- SOURCE DOCUMENT -

##############################

Agreed agreed, I already have the past time hobby of contacting cloud providers (usually European) for custom solutions and following lowendtalk and other forums and scraping and creating datasheets of data. SO I am pretty familiar with the whole process and honestly Hetzner's pretty good/one of the best :)
{Ovh is great but it has a one time setup fee for its dedicated, personally I love hetzner auctions for the most part too but Hetzner is a little restrictive in ban first policy and they are strict so for some workflows like creating a reseller etc., Hetzner does have some flaws but still one of the best companies and their support's really feels good as well!}
Thanks for your response, I will look into the estonia thing later if I would need to seriously pivot to EU for any reason.
Currently thinking that I can use wise or anything to accept SEPA bank payments and other if need be.
I absolutely appreciate and agree with the sentiment, but can't figure out what the proposition actually is. The thesis seems to be: "Here's a problem. We want to solve it." Aaaaaaaaaaaand ... that's it. Exactly how are you going to solve it? Or, if "exactly" is too much of an ask, could we at least have a "vaguely"? Seems like it needs more meat on the bones!

##############################

[Collected data entries]
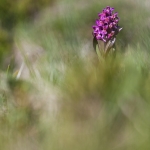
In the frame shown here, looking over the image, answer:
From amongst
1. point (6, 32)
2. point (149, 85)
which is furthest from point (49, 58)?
point (6, 32)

##############################

- ACTIONS TO TAKE -
1 - Print the passage from the forum thread starting with "Currently thinking that" and going on through "on the bones!".
2 - According to the forum thread, why does Hetzner have flaws for some workflows, such as creating a reseller? Answer in one to three sentences.
3 - Please answer these questions from the forum thread:
(a) What kind of fee does OVH charge for its dedicated offering?
(b) What does the writer think they could use to accept SEPA bank payments?
(c) What does the writer plan to look into later if they need to seriously pivot to the EU?
Rely only on the forum thread, not on the entries.

- WRITTEN ANSWERS -
1 -
Currently thinking that I can use wise or anything to accept SEPA bank payments and other if need be.
I absolutely appreciate and agree with the sentiment, but can't figure out what the proposition actually is. The thesis seems to be: "Here's a problem. We want to solve it." Aaaaaaaaaaaand ... that's it. Exactly how are you going to solve it? Or, if "exactly" is too much of an ask, could we at least have a "vaguely"? Seems like it needs more meat on the bones!

2 - Hetzner has a somewhat restrictive ban-first policy and is strict. This makes it less suitable for workflows like creating a reseller.

3 -
(a) A one-time setup fee.
(b) Wise or anything similar.
(c) The Estonia thing.